=== WHAT IS BEING ASKED ===
Drop the images; return everything else in the listing below exactly.

=== EXERCISE INPUTS ===
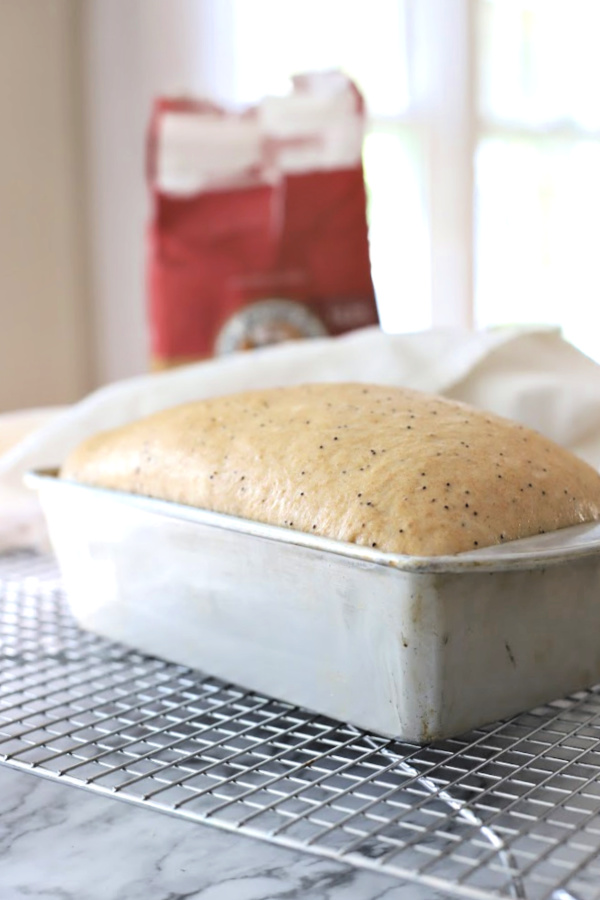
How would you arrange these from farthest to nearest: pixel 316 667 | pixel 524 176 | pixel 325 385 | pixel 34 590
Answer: pixel 524 176, pixel 34 590, pixel 325 385, pixel 316 667

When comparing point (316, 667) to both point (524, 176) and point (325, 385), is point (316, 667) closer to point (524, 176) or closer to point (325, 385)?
point (325, 385)

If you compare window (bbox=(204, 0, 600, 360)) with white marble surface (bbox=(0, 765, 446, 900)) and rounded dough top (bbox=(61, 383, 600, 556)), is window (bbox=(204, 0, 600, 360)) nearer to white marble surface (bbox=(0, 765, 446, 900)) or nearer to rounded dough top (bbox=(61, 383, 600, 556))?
rounded dough top (bbox=(61, 383, 600, 556))

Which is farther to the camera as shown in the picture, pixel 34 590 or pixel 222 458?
pixel 34 590

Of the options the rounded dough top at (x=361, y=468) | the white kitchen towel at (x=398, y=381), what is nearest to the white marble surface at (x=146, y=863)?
the rounded dough top at (x=361, y=468)

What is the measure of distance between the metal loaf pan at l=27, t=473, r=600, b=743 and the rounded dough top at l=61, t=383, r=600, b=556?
2cm

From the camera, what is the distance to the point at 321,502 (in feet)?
1.77

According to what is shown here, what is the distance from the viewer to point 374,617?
48 cm

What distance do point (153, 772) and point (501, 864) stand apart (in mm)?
159

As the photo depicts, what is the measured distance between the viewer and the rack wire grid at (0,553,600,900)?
41 centimetres

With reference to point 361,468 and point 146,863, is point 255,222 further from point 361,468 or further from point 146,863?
point 146,863

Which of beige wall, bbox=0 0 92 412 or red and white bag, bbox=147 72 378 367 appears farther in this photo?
beige wall, bbox=0 0 92 412

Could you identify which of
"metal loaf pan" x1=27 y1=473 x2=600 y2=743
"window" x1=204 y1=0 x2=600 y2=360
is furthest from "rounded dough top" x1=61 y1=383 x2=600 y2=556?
"window" x1=204 y1=0 x2=600 y2=360

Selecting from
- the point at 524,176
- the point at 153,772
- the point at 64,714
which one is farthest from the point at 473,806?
the point at 524,176

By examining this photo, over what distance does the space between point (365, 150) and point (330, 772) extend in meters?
2.12
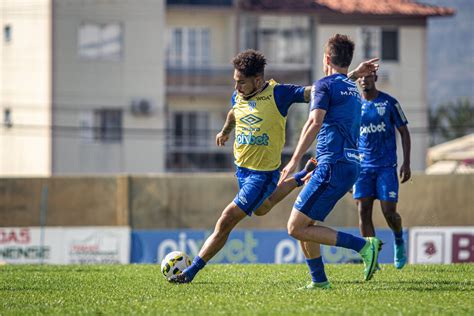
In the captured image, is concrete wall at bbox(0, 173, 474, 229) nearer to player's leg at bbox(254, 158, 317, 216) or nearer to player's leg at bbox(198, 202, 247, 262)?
player's leg at bbox(254, 158, 317, 216)

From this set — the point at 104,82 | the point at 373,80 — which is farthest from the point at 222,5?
the point at 373,80

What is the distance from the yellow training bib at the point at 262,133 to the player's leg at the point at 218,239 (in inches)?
18.1

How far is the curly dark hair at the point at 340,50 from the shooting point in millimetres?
9938

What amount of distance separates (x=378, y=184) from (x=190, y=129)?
36025 millimetres

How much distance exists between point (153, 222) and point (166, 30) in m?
19.5

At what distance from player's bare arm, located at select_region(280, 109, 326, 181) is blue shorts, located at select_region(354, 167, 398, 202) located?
316 centimetres

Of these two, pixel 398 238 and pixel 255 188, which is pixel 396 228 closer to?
pixel 398 238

=== WRITTEN REPLY ===
How would you arrange these from farthest to nearest: pixel 316 667 | pixel 524 176 | pixel 325 385 | pixel 34 590
Answer: pixel 524 176, pixel 34 590, pixel 325 385, pixel 316 667

When comparing point (316, 667) to both point (524, 176) and point (325, 385), is point (316, 667) closer to point (524, 176) or closer to point (325, 385)?
point (325, 385)

If you compare window (bbox=(204, 0, 600, 360)) with white marble surface (bbox=(0, 765, 446, 900)) and rounded dough top (bbox=(61, 383, 600, 556)), is window (bbox=(204, 0, 600, 360)) nearer to white marble surface (bbox=(0, 765, 446, 900)) or nearer to rounded dough top (bbox=(61, 383, 600, 556))?
rounded dough top (bbox=(61, 383, 600, 556))

Which is farther to the camera as shown in the picture, pixel 34 590 or pixel 222 458?
pixel 34 590

Of the options the rounded dough top at (x=361, y=468) | the white kitchen towel at (x=398, y=381), what is nearest to the white marble surface at (x=146, y=863)?
the rounded dough top at (x=361, y=468)

What is the measure of distance between the metal loaf pan at l=27, t=473, r=600, b=743 and the rounded dough top at l=61, t=383, r=600, b=556?
2cm

From the camera, what is the distance to the point at 321,502 (in feet)?
1.77

According to what is shown here, what is the distance from the viewer to point 374,617?
48 cm

What distance do point (153, 772) and point (501, 864) stand apart (in mm)?
159

As the photo depicts, what is the measured distance between the viewer and the rack wire grid at (0,553,600,900)?
41 centimetres

With reference to point 361,468 and point 146,863, is point 255,222 further from point 361,468 or further from point 146,863?
point 146,863

Which of beige wall, bbox=0 0 92 412 or red and white bag, bbox=147 72 378 367 appears farther in this photo?
beige wall, bbox=0 0 92 412

Could you identify which of
"metal loaf pan" x1=27 y1=473 x2=600 y2=743
"window" x1=204 y1=0 x2=600 y2=360
is furthest from "rounded dough top" x1=61 y1=383 x2=600 y2=556?
"window" x1=204 y1=0 x2=600 y2=360

Selecting from
- the point at 524,176
- the point at 153,772
- the point at 64,714
which one is farthest from the point at 473,806?
the point at 524,176

By examining this photo, over what distance does the space between point (365, 150) and point (330, 772) extend in meters?
2.12
In the captured image, is concrete wall at bbox(0, 173, 474, 229) nearer to player's leg at bbox(254, 158, 317, 216) or nearer to player's leg at bbox(198, 202, 247, 262)?
player's leg at bbox(254, 158, 317, 216)

From this set — the point at 104,82 | the point at 373,80 — which is farthest from the point at 222,5?
the point at 373,80

What is the distance from the yellow training bib at the point at 262,133 to the player's leg at the point at 218,239 (in inches)?
18.1

How far is the curly dark hair at the point at 340,50 from the shooting point in millimetres?
9938

What amount of distance separates (x=378, y=184) from (x=190, y=129)?
36025 millimetres

How much distance exists between point (153, 222) and point (166, 30) in m?
19.5

At what distance from player's bare arm, located at select_region(280, 109, 326, 181) is blue shorts, located at select_region(354, 167, 398, 202) located?
316 centimetres

Of these two, pixel 398 238 and pixel 255 188, which is pixel 396 228 closer to?
pixel 398 238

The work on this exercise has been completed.